Here's a great list of tips on Optimzing Performance with Virtual PC (VPC)
Here's a great list of tips from my buddy J. Sawyer at MSFT.
Biggest perf tip is to put the VPC Virtual Hard Disks (VHD) to separate disk spindles from the operating system. The biggest perf issue with VPC is related to disk I/O … and by making the VPC fight with your OS and swap disk make this issue much, much worse. Additionally, today’s USB 2.0 and Firewire external hard drives run on a fast interface bus (Firewire does have some advantages over USB 2.0, but both are excellent), have a large (8MB) buffer and spin at 7200 RPM, as opposed to 4200 RPM for most laptop HDD.
Also, note the tip below regarding “Run Virtual PC at Maximum Speed” … this will give a boost to the VPC’s thread priorities at the expense of the host OS applications. Depending on what you are using the VPC for, this may be exactly what you want.
From a PPT Deck:
Guidelines:
- Ideally Virtual PC performance is at:
- CPU: 96-97% of host
- Network: 70-90% of host
- Disk: 40-70% of host
- However this is only for optimized guest operating systems running typical loads for a single process
- The Virtual PC team’s aim is always to provide the fastest possible solution while not compromising compatibility
- While virtual machines are not slow – there is always the potential for an unusual application to cause performance issues
Performance Tuning
- Guest Performance – Preferences
- Check “File … Options”
● ● ● ●
- **Stated task 1**
Which performance areas, each with its ideal share of host performance, do the Virtual PC tips list under "Guidelines"?
- **Stated task 2**
Rewrite everything from "Here's a great list of tips from" down to "what you want." in the Virtual PC tips, substituting "Thunderbolt" for "Firewire".

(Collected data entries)
● ● ● ●
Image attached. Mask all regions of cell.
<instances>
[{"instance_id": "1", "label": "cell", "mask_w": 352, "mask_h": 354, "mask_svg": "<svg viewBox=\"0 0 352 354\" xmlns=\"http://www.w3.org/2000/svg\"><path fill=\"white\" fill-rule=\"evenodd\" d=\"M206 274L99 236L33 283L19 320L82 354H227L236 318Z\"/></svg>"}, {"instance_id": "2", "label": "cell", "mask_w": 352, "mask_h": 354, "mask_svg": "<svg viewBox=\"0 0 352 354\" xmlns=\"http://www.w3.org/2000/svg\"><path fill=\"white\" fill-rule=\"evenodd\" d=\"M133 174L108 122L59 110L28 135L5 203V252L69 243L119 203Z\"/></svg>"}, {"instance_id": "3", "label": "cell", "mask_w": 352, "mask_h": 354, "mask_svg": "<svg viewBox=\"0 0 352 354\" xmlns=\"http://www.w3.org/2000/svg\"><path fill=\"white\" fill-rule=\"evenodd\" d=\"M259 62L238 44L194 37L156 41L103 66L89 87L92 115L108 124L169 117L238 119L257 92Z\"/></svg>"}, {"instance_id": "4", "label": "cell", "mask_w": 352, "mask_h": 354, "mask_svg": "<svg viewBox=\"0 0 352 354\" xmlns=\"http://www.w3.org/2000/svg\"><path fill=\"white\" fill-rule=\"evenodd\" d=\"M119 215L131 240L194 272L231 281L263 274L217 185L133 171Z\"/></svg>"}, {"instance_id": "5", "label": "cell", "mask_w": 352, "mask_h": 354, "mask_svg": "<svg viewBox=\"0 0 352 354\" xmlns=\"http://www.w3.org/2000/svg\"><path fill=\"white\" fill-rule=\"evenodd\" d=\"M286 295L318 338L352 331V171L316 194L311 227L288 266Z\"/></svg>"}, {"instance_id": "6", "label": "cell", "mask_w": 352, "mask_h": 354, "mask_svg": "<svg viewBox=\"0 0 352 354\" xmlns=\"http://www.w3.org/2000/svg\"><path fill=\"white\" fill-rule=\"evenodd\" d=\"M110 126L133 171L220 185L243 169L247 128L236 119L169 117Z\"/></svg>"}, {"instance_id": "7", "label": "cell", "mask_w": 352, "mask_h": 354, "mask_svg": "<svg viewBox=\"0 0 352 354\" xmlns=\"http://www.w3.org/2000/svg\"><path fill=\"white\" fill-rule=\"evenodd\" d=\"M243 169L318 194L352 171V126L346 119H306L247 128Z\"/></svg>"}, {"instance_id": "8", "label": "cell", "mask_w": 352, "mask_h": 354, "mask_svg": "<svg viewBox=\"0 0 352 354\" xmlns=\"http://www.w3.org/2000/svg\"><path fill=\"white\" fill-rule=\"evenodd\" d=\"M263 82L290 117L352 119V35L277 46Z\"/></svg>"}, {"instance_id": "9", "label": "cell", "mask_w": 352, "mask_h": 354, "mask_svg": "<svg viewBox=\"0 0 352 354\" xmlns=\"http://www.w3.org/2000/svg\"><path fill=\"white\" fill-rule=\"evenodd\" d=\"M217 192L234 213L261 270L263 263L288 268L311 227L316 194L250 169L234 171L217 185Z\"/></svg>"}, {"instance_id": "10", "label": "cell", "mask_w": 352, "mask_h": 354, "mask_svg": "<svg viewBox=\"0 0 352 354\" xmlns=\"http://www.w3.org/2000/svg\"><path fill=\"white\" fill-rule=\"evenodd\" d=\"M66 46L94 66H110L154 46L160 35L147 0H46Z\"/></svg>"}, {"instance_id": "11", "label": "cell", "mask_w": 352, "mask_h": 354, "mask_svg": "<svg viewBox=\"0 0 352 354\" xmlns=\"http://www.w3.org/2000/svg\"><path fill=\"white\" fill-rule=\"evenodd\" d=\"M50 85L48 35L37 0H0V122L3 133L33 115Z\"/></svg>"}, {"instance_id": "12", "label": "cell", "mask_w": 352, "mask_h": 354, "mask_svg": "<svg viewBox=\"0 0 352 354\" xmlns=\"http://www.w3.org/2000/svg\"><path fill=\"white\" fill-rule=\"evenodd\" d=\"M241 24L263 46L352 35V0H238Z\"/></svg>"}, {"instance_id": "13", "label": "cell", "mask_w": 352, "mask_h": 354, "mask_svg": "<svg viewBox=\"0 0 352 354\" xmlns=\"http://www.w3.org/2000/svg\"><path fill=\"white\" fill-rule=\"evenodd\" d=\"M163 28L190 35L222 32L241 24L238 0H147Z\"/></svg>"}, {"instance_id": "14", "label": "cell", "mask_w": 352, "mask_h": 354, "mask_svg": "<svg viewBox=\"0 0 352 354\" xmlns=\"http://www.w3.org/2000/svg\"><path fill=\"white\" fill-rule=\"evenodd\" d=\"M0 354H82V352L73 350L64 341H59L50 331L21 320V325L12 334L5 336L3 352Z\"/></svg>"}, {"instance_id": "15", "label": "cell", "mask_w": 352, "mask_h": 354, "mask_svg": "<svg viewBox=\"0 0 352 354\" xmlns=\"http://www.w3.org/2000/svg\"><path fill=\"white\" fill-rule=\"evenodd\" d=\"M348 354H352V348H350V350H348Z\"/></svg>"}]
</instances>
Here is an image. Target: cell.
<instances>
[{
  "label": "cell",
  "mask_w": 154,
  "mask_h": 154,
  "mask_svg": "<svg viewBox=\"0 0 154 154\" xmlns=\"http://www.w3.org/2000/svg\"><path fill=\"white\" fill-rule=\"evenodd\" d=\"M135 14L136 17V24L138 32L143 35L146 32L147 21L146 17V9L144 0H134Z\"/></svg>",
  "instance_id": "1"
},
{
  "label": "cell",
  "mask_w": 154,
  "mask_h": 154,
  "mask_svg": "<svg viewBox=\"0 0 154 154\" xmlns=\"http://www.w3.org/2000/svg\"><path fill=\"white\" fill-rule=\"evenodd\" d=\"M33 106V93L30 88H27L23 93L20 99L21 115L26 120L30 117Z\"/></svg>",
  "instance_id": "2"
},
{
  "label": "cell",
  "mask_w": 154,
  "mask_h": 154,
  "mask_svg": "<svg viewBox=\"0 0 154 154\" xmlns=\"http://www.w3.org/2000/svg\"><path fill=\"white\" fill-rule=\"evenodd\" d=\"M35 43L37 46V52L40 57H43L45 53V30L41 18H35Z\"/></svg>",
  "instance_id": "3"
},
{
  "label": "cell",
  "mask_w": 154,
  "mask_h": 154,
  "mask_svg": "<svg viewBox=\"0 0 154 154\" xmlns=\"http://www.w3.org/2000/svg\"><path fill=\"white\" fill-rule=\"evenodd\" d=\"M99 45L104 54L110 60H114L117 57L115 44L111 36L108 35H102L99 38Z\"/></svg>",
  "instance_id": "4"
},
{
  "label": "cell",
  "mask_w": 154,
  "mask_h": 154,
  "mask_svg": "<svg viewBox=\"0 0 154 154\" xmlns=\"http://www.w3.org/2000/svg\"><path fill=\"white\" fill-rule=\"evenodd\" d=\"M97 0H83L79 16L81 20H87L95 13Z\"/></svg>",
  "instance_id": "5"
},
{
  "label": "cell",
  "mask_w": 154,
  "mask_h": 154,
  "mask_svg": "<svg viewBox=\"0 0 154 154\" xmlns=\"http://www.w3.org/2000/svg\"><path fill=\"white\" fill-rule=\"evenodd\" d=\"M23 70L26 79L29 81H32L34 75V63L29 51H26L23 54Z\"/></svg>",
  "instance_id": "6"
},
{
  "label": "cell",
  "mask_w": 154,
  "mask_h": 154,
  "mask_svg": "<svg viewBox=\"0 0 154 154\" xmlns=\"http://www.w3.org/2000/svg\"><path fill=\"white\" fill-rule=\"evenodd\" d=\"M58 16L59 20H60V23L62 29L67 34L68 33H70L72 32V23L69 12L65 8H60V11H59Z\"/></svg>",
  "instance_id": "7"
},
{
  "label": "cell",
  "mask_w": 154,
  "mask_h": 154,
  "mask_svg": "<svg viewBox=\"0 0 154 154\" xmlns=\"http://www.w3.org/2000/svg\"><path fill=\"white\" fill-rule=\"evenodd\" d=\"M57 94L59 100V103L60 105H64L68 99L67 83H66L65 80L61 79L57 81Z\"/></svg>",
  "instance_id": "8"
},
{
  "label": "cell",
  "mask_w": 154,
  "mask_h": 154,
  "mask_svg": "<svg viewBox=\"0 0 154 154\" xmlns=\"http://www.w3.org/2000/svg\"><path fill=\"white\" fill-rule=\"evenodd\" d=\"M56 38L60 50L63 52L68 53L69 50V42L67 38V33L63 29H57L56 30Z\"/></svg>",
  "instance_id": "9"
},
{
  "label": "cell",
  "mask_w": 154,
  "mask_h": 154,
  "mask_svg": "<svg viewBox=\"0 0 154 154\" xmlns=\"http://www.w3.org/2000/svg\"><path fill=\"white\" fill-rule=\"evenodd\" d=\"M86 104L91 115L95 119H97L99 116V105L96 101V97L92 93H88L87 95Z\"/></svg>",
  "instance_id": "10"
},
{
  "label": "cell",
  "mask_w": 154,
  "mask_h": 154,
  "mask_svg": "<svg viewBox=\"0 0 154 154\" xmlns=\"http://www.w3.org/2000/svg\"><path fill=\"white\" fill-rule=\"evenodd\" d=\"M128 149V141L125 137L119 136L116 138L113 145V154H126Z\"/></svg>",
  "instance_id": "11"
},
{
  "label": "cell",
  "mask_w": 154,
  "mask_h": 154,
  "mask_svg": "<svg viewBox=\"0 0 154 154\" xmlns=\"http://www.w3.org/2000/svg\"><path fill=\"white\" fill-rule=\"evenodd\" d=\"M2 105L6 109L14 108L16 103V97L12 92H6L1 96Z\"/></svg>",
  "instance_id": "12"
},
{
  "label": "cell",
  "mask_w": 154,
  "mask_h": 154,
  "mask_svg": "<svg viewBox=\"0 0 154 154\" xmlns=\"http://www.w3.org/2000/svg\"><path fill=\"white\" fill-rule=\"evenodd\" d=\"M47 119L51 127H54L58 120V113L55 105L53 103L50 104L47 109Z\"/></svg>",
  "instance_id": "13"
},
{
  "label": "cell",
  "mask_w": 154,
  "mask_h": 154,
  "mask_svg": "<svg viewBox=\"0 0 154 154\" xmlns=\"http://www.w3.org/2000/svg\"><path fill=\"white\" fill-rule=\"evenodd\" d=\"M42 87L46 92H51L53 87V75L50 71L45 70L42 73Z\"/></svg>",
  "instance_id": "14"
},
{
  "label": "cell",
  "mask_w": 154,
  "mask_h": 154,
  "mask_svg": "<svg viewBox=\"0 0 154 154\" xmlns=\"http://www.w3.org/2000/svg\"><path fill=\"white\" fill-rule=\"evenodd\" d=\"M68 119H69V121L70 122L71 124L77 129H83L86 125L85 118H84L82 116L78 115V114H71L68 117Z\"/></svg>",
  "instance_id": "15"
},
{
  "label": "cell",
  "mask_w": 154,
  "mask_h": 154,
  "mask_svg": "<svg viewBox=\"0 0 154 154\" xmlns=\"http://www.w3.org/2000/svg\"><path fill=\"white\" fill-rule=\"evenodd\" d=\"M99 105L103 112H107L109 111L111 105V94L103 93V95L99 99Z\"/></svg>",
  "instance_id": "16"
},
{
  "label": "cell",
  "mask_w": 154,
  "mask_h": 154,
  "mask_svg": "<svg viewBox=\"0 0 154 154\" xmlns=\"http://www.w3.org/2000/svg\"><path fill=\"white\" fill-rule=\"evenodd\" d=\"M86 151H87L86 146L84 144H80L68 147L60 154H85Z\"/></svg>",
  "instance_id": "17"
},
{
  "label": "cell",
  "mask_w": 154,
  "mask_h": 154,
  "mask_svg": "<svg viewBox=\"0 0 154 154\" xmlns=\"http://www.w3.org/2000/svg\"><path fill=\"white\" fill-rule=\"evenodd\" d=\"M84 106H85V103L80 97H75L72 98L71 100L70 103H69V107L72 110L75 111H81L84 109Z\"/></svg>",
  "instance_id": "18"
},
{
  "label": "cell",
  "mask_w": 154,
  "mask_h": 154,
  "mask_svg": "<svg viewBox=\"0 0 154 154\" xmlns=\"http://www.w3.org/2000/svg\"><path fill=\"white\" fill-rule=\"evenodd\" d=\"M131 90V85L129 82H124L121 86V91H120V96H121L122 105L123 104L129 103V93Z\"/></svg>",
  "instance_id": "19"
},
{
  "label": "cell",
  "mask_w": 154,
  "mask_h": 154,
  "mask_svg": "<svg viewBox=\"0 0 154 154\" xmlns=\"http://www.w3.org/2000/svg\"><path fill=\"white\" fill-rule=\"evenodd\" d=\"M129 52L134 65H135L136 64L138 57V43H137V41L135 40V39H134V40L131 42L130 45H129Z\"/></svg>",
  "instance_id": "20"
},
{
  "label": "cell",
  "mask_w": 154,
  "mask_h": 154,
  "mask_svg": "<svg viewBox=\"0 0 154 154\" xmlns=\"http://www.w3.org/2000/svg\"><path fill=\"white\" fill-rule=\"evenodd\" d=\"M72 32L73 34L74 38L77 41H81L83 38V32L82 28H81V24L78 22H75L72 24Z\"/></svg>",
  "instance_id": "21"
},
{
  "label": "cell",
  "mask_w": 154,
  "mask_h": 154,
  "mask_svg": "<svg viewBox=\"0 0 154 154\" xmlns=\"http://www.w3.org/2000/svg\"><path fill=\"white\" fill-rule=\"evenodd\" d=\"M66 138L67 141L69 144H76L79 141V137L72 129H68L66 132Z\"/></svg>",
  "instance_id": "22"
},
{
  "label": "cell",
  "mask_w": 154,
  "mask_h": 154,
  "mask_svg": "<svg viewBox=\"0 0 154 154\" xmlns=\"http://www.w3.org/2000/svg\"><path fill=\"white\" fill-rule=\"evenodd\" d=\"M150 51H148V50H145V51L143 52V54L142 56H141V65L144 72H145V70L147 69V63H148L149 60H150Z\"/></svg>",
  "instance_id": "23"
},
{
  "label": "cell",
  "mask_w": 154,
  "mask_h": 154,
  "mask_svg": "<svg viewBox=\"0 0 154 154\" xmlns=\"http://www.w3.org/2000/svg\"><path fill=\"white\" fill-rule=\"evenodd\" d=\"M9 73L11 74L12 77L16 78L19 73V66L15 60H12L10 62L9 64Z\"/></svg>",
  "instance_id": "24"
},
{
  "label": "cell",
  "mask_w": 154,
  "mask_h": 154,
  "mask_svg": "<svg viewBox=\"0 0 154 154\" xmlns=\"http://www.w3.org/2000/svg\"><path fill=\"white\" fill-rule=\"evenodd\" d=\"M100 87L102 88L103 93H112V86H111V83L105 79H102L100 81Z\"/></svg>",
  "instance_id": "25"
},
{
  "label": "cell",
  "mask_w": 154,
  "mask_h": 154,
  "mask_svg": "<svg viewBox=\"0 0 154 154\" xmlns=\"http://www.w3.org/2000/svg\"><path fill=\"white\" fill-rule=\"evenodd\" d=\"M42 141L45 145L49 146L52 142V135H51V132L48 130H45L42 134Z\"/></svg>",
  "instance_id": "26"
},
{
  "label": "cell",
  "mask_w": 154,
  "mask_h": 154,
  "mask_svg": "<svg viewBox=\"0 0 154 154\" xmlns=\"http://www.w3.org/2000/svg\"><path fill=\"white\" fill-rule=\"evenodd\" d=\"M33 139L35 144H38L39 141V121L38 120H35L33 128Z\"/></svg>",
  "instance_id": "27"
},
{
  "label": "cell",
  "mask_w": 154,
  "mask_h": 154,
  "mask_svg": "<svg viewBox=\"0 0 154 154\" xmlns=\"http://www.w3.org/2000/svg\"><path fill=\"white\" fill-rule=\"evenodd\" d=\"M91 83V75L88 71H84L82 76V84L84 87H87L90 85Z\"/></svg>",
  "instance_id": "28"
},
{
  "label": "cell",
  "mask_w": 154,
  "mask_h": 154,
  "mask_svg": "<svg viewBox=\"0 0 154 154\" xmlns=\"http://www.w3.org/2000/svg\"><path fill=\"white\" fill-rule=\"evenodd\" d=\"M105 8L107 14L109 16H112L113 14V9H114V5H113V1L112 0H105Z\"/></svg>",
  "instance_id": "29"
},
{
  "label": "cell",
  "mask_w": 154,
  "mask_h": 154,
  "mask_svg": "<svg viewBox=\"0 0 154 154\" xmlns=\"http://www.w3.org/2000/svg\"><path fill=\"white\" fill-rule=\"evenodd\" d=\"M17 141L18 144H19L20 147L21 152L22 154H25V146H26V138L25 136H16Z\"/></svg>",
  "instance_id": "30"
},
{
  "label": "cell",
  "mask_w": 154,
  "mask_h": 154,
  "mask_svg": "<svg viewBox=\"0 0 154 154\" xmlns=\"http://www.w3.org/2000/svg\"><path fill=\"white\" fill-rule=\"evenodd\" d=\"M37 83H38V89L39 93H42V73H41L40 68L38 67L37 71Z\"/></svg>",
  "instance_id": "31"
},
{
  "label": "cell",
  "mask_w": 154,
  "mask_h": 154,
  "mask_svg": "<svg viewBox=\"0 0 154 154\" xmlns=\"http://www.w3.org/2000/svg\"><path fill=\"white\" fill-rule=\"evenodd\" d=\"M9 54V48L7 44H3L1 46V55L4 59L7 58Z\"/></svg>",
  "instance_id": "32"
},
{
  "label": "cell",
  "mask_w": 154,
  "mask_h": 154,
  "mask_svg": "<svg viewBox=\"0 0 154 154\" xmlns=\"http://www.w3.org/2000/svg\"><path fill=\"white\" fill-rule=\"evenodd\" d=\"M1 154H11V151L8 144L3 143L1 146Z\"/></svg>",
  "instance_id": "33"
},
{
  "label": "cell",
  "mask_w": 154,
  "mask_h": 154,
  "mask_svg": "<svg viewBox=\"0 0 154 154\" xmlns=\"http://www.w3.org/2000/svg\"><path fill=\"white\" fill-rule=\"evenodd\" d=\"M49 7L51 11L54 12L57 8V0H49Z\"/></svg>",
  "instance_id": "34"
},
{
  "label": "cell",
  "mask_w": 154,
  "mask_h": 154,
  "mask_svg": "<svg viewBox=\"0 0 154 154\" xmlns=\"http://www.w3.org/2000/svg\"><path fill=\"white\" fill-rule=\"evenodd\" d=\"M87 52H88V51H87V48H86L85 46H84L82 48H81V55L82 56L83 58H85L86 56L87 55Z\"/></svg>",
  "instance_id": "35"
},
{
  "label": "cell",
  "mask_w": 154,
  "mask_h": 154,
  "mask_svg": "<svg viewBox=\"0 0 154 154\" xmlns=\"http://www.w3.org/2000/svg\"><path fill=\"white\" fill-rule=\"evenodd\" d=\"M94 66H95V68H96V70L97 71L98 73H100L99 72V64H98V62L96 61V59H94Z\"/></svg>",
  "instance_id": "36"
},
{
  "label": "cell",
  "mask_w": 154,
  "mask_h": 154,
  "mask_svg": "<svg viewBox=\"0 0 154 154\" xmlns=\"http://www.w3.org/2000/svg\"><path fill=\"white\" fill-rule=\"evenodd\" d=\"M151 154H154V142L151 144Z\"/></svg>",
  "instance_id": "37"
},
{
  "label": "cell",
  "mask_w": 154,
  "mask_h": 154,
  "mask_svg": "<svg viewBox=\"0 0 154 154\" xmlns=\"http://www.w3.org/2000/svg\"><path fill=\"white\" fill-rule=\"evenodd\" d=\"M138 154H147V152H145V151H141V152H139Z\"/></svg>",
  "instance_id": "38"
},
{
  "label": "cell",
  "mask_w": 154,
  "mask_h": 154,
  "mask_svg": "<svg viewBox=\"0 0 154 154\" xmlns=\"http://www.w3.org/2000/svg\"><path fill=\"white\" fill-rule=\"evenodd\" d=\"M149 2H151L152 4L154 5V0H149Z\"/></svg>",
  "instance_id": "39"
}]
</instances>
● ● ● ●
- **Full response 1**
- CPU: 96-97% of host
- Network: 70-90% of host
- Disk: 40-70% of host

- **Full response 2**
Here's a great list of tips from my buddy J. Sawyer at MSFT.
Biggest perf tip is to put the VPC Virtual Hard Disks (VHD) to separate disk spindles from the operating system. The biggest perf issue with VPC is related to disk I/O … and by making the VPC fight with your OS and swap disk make this issue much, much worse. Additionally, today’s USB 2.0 and Thunderbolt external hard drives run on a fast interface bus (Thunderbolt does have some advantages over USB 2.0, but both are excellent), have a large (8MB) buffer and spin at 7200 RPM, as opposed to 4200 RPM for most laptop HDD.
Also, note the tip below regarding “Run Virtual PC at Maximum Speed” … this will give a boost to the VPC’s thread priorities at the expense of the host OS applications. Depending on what you are using the VPC for, this may be exactly what you want.